/---

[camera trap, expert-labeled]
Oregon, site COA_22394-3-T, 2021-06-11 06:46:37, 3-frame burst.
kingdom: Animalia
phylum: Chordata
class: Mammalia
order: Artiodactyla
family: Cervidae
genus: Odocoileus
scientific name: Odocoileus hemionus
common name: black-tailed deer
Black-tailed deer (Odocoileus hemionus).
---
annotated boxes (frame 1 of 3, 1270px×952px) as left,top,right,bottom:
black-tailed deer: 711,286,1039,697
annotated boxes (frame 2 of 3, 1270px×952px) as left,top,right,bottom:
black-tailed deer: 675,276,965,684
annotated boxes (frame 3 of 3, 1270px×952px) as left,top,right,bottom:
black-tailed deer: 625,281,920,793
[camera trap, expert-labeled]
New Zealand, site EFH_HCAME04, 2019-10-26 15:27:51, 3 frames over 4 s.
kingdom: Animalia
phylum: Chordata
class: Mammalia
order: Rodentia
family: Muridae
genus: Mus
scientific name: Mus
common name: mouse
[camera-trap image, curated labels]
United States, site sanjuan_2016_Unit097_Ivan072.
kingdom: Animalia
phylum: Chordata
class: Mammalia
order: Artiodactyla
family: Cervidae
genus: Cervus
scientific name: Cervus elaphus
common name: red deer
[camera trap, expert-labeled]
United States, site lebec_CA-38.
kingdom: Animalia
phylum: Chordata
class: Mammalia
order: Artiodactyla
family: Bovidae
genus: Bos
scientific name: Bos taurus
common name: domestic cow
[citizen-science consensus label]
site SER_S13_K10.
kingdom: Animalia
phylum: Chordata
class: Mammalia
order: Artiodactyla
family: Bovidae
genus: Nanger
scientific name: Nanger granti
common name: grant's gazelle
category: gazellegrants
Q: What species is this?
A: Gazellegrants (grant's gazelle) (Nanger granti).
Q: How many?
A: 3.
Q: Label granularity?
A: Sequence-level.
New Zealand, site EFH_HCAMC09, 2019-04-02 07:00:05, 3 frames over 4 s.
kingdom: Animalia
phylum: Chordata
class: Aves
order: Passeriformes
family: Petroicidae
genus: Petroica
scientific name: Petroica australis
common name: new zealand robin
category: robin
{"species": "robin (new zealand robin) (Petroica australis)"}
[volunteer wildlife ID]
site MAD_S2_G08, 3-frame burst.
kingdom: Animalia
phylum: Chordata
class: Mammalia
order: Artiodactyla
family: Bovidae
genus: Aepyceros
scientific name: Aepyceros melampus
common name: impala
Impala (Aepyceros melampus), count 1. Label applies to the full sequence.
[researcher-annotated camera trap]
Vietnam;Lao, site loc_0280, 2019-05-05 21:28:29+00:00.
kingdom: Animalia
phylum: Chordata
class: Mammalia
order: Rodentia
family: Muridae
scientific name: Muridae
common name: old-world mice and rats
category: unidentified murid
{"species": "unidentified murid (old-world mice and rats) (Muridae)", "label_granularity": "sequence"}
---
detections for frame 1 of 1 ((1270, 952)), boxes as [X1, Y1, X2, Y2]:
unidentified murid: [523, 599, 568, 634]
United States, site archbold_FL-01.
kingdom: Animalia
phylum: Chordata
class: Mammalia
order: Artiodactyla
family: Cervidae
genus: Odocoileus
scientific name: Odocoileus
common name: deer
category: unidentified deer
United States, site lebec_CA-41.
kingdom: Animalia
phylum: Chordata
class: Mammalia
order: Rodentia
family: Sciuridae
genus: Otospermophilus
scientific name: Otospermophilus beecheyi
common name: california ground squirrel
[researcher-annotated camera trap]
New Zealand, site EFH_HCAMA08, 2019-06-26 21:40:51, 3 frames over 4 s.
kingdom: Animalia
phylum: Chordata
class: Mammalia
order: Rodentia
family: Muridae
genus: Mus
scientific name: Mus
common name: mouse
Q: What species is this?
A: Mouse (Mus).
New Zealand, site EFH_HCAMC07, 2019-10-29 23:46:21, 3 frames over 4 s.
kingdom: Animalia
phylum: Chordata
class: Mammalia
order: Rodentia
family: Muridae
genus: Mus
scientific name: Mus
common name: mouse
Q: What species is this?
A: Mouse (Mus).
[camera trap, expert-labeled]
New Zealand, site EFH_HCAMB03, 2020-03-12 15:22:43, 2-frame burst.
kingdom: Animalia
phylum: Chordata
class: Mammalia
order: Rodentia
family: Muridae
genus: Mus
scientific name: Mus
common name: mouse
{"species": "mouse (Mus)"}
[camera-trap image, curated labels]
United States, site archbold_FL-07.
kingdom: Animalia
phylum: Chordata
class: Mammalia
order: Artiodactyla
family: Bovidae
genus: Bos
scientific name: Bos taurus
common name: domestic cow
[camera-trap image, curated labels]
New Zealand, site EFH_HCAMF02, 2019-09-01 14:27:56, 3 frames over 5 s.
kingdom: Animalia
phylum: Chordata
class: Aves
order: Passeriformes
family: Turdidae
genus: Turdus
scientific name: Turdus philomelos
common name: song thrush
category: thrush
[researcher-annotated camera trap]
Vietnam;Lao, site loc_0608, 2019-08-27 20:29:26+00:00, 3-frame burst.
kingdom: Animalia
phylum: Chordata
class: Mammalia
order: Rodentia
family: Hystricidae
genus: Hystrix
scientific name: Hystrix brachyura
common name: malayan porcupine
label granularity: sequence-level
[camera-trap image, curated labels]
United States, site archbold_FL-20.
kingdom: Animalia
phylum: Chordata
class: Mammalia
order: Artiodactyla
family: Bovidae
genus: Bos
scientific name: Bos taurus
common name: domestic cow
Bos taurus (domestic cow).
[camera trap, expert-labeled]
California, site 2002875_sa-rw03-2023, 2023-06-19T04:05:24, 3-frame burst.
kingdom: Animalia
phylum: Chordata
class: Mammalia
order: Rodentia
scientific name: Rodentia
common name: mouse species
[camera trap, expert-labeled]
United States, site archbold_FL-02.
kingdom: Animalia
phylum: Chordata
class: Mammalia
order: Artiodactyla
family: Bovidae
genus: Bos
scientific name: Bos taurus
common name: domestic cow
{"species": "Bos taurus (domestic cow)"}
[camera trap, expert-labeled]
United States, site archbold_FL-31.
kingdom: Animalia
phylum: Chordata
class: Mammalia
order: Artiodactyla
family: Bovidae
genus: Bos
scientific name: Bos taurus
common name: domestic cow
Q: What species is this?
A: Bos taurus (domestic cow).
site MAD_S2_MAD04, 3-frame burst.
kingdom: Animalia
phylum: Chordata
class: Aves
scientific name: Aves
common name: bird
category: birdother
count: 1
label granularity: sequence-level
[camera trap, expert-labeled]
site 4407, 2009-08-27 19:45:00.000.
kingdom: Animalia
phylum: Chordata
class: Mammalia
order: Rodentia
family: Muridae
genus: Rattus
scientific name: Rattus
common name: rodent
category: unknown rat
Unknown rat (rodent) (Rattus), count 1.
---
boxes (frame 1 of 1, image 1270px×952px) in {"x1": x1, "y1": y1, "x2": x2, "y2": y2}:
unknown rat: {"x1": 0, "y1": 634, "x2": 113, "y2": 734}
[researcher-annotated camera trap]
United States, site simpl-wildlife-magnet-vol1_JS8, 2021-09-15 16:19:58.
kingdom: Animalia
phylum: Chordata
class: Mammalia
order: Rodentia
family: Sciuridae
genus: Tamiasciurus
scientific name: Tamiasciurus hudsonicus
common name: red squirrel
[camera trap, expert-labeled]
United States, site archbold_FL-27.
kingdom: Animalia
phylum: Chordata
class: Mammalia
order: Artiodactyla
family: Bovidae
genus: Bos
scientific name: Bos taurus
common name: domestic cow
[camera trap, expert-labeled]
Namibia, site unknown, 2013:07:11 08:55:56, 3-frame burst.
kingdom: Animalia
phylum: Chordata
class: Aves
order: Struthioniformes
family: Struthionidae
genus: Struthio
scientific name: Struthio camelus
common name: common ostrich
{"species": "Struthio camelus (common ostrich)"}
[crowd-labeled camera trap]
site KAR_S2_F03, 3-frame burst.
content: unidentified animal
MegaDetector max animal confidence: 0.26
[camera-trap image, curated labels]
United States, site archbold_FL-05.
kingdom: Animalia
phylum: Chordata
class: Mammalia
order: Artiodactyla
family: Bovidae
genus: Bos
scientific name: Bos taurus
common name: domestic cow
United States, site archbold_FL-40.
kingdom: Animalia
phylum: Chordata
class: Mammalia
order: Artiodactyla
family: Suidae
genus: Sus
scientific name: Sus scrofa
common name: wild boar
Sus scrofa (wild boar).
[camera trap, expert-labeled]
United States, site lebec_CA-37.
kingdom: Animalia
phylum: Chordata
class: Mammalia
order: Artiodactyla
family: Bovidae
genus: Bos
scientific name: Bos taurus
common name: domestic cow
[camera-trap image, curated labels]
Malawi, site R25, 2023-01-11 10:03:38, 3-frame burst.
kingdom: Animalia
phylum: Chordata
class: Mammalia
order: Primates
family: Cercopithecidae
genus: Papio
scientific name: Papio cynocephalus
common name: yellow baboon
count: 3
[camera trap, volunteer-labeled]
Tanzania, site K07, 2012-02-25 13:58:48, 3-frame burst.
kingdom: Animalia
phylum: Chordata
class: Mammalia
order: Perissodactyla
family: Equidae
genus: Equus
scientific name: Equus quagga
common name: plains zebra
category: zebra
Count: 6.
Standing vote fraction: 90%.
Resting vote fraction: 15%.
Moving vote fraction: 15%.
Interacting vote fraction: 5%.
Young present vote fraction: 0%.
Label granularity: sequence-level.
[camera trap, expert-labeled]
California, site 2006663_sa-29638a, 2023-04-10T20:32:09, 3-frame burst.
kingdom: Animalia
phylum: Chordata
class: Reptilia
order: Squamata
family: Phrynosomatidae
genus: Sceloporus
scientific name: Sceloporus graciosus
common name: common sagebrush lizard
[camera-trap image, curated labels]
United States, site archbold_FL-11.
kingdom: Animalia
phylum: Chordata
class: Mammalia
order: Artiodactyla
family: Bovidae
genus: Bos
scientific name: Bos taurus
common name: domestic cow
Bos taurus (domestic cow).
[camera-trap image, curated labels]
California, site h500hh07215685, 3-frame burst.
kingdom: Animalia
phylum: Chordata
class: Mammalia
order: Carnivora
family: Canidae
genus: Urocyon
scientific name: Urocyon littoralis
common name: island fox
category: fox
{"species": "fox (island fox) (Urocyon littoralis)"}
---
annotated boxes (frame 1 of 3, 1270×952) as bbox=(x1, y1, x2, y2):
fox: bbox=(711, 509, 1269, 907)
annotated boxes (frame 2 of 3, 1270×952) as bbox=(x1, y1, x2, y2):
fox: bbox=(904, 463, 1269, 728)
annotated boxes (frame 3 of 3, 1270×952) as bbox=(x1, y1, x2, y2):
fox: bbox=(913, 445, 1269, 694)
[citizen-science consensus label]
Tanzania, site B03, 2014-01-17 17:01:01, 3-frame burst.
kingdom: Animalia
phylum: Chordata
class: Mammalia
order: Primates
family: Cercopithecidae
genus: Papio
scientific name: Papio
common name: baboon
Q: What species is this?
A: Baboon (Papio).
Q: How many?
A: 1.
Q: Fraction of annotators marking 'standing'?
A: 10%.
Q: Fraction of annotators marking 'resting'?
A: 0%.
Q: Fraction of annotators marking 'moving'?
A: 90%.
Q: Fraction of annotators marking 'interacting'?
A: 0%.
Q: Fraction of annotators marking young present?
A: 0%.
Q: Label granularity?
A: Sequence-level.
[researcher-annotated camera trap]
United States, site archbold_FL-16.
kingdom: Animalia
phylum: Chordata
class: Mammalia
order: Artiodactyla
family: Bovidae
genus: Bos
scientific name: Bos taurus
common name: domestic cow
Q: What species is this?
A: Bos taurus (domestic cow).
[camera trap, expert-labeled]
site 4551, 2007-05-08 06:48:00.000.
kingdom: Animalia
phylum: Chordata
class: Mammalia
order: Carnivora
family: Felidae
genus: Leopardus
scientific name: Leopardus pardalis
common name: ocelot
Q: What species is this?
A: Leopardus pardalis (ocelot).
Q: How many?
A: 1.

\---

▶ [WHAT THIS TASK INVOLVES] Starting at the first line of the data above, retype each line exactly until you reach the line containing "genus: Aepyceros", and include that line too.

▶ [YOUR SOLUTION]
[camera trap, expert-labeled]
Oregon, site COA_22394-3-T, 2021-06-11 06:46:37, 3-frame burst.
kingdom: Animalia
phylum: Chordata
class: Mammalia
order: Artiodactyla
family: Cervidae
genus: Odocoileus
scientific name: Odocoileus hemionus
common name: black-tailed deer
Black-tailed deer (Odocoileus hemionus).
---
annotated boxes (frame 1 of 3, 1270px×952px) as left,top,right,bottom:
black-tailed deer: 711,286,1039,697
annotated boxes (frame 2 of 3, 1270px×952px) as left,top,right,bottom:
black-tailed deer: 675,276,965,684
annotated boxes (frame 3 of 3, 1270px×952px) as left,top,right,bottom:
black-tailed deer: 625,281,920,793
[camera trap, expert-labeled]
New Zealand, site EFH_HCAME04, 2019-10-26 15:27:51, 3 frames over 4 s.
kingdom: Animalia
phylum: Chordata
class: Mammalia
order: Rodentia
family: Muridae
genus: Mus
scientific name: Mus
common name: mouse
[camera-trap image, curated labels]
United States, site sanjuan_2016_Unit097_Ivan072.
kingdom: Animalia
phylum: Chordata
class: Mammalia
order: Artiodactyla
family: Cervidae
genus: Cervus
scientific name: Cervus elaphus
common name: red deer
[camera trap, expert-labeled]
United States, site lebec_CA-38.
kingdom: Animalia
phylum: Chordata
class: Mammalia
order: Artiodactyla
family: Bovidae
genus: Bos
scientific name: Bos taurus
common name: domestic cow
[citizen-science consensus label]
site SER_S13_K10.
kingdom: Animalia
phylum: Chordata
class: Mammalia
order: Artiodactyla
family: Bovidae
genus: Nanger
scientific name: Nanger granti
common name: grant's gazelle
category: gazellegrants
Q: What species is this?
A: Gazellegrants (grant's gazelle) (Nanger granti).
Q: How many?
A: 3.
Q: Label granularity?
A: Sequence-level.
New Zealand, site EFH_HCAMC09, 2019-04-02 07:00:05, 3 frames over 4 s.
kingdom: Animalia
phylum: Chordata
class: Aves
order: Passeriformes
family: Petroicidae
genus: Petroica
scientific name: Petroica australis
common name: new zealand robin
category: robin
{"species": "robin (new zealand robin) (Petroica australis)"}
[volunteer wildlife ID]
site MAD_S2_G08, 3-frame burst.
kingdom: Animalia
phylum: Chordata
class: Mammalia
order: Artiodactyla
family: Bovidae
genus: Aepyceros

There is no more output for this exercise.